Task statement: Scan the material below for the word "United", then copy every line in which it appears.

Listed entries:
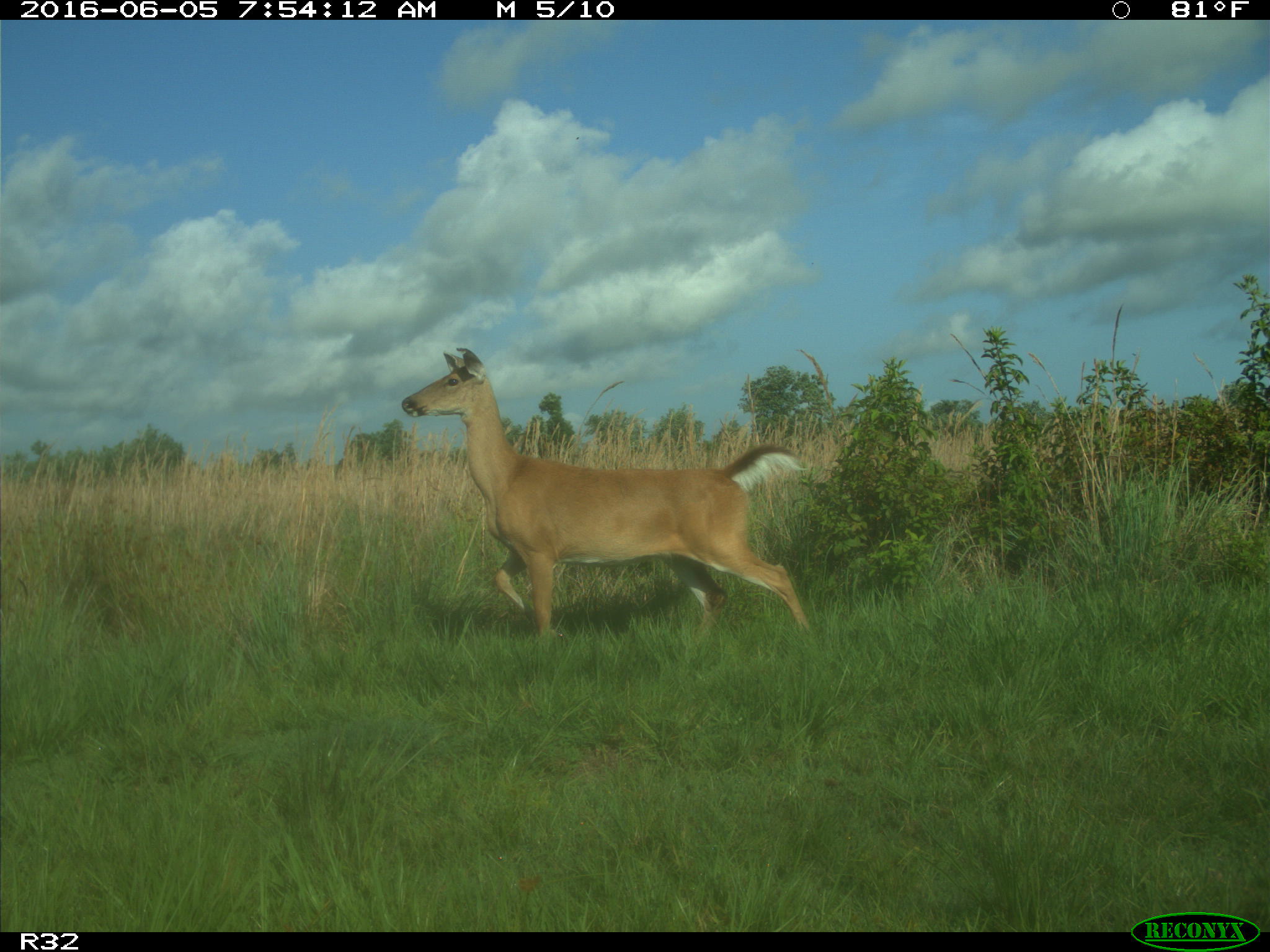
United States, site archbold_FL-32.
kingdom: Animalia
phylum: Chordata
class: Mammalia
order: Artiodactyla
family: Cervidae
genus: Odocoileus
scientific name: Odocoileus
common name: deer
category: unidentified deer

--

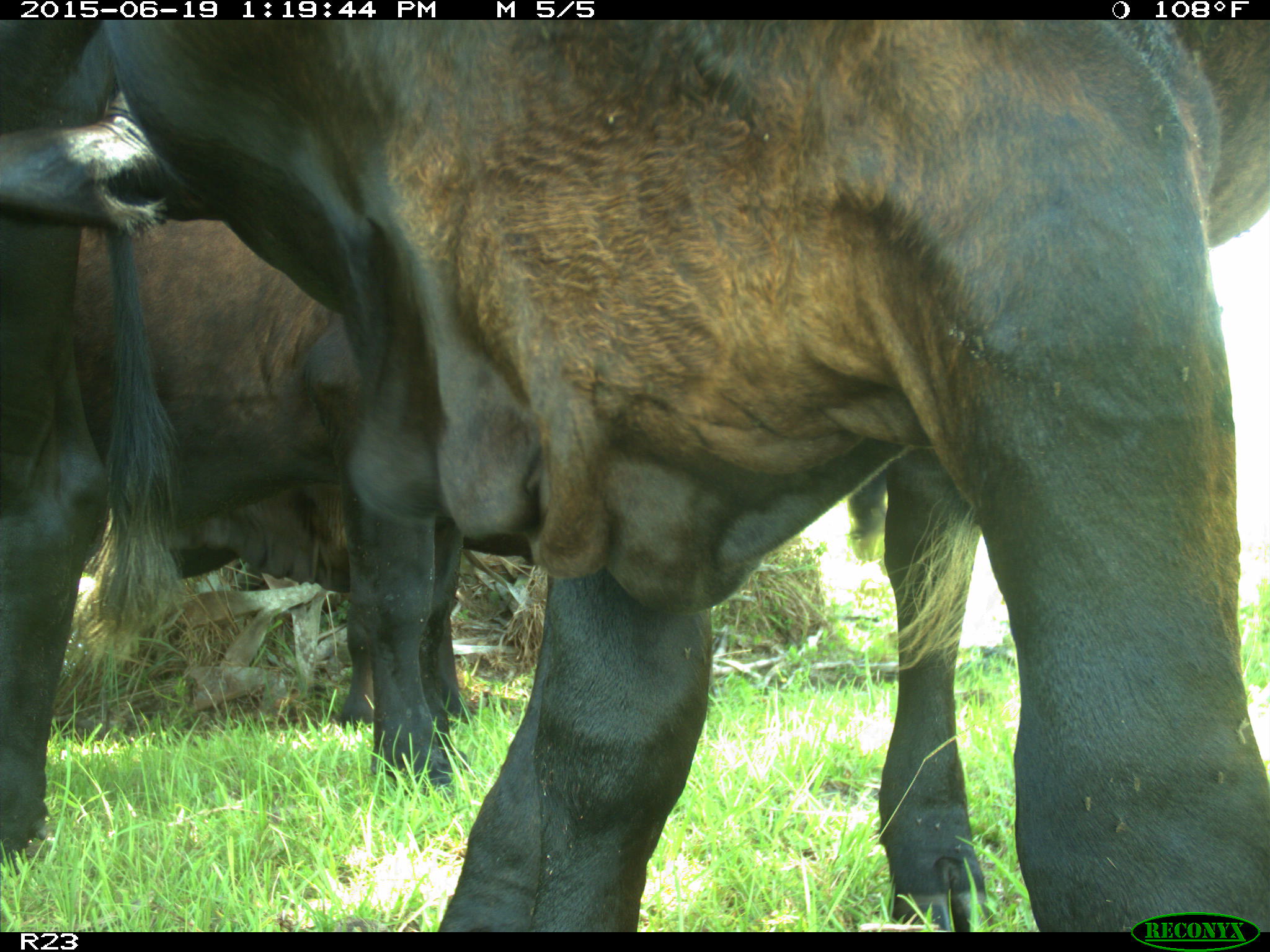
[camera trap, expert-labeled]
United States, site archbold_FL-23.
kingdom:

Answer box:
United States, site archbold_FL-32.
United States, site archbold_FL-23.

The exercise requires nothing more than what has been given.